Driving Mr. Friedlander's thoughts, in part, is his perception that today's tire dealers have different needs than those of recent decades.
Dealers 30 years ago were more militant and likely to rally around causes.
In the '50s, '60s, '70s and even part of the '80s, the association's main aim was to provide dealers with protection from inroads by the federal government, from other forms of regulation and from the tire makers themselves.
That protective element still exists,but today there's more.
``You've got to give tire dealers the opportunity to get a competitive edge, particularly when they don't have the advantage of size,'' he said.

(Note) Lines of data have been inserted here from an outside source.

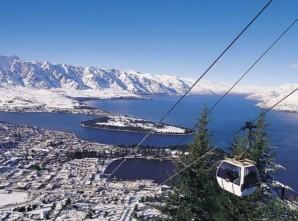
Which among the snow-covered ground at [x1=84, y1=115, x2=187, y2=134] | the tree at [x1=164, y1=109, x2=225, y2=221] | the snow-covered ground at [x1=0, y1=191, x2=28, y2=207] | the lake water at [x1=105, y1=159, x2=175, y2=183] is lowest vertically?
the snow-covered ground at [x1=0, y1=191, x2=28, y2=207]

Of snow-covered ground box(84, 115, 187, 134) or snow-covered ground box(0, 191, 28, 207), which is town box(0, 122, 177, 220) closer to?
snow-covered ground box(0, 191, 28, 207)

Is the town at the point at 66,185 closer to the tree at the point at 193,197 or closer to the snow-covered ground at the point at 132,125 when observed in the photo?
the tree at the point at 193,197

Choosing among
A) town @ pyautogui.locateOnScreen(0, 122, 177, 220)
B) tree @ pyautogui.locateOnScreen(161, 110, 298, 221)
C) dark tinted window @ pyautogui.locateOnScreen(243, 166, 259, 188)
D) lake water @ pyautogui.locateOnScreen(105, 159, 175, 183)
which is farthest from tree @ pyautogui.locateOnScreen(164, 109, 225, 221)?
lake water @ pyautogui.locateOnScreen(105, 159, 175, 183)

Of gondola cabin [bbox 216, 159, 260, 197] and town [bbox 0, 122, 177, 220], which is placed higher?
gondola cabin [bbox 216, 159, 260, 197]

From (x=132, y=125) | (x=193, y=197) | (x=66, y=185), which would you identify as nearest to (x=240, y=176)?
(x=193, y=197)

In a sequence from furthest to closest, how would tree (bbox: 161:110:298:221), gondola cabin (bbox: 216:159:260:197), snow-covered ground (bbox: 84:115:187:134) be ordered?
snow-covered ground (bbox: 84:115:187:134) < tree (bbox: 161:110:298:221) < gondola cabin (bbox: 216:159:260:197)

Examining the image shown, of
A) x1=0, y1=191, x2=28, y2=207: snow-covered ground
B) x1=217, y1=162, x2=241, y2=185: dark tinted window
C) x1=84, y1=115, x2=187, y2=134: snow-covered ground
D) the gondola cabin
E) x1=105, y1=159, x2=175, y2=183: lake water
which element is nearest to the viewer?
the gondola cabin

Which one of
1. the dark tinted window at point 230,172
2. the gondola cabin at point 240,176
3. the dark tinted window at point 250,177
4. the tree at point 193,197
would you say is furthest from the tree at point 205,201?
the dark tinted window at point 250,177

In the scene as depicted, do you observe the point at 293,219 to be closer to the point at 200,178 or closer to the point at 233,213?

But because NTDRA members are so diverse, ``that competitive edge has to come from a lot of different places,'' Mr. Friedlander said.

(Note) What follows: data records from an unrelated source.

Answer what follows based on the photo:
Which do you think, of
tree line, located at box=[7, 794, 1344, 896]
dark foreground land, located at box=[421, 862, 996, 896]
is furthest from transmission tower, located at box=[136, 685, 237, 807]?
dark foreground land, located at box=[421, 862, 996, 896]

For the NTDRA to provide its dealer members with the programs and information they need to remain strong and profitable, it will have to forge some of these alliances, Mr. Friedlander said.
Already the NTDRA has initiated talks with the RMA about areas of mutual cooperation, similar to those held previously with the rival ARA.
While the discussions with the ARA have yielded little headway, the RMA has agreed to continue exploring areas of common interest, including researching the development of a single trade show for the entire tire industry.
To that end, James Faught, president of the NTDRA, announced in June that he would appoint a task force to explore establishing ``a rubber/tire industry show week.'' The ARA will participate on the task force.
But the alliances Mr. Friedlander is talking about go beyond a single industry trade show. They involve all areas of the business where there is a need and mutual benefit can occur.
The NTDRA, for example, is working with Bank One, Dayton, to open up the Money Express credit card to the association's affiliate membership and to offer the card to franchisers. A major tire maker also has expressed interest in offering the card.
``By going outside the traditional tire dealer, you can build Money Express,'' he said.
In addition, the association is working on two initiatives-one in the auto parts area, the other in the commercial area-trying to bring resources together for mutual benefit, he said.
Can such alliances occur?
Mr. Friedlander is uncertain. ``These are my strategic views in terms of the association movement in this industry, not whether or not I think it can be accomplished,'' he said.
Philosophically, though, he sees the need for the industry to look at the bigger picture. ``And an alliance is a bigger picture,'' he said.
As for his legacy when he retires:
``I would really like to see some pieces of the strategic alliance that I've been devoting a great deal of energy to be operational,'' he said.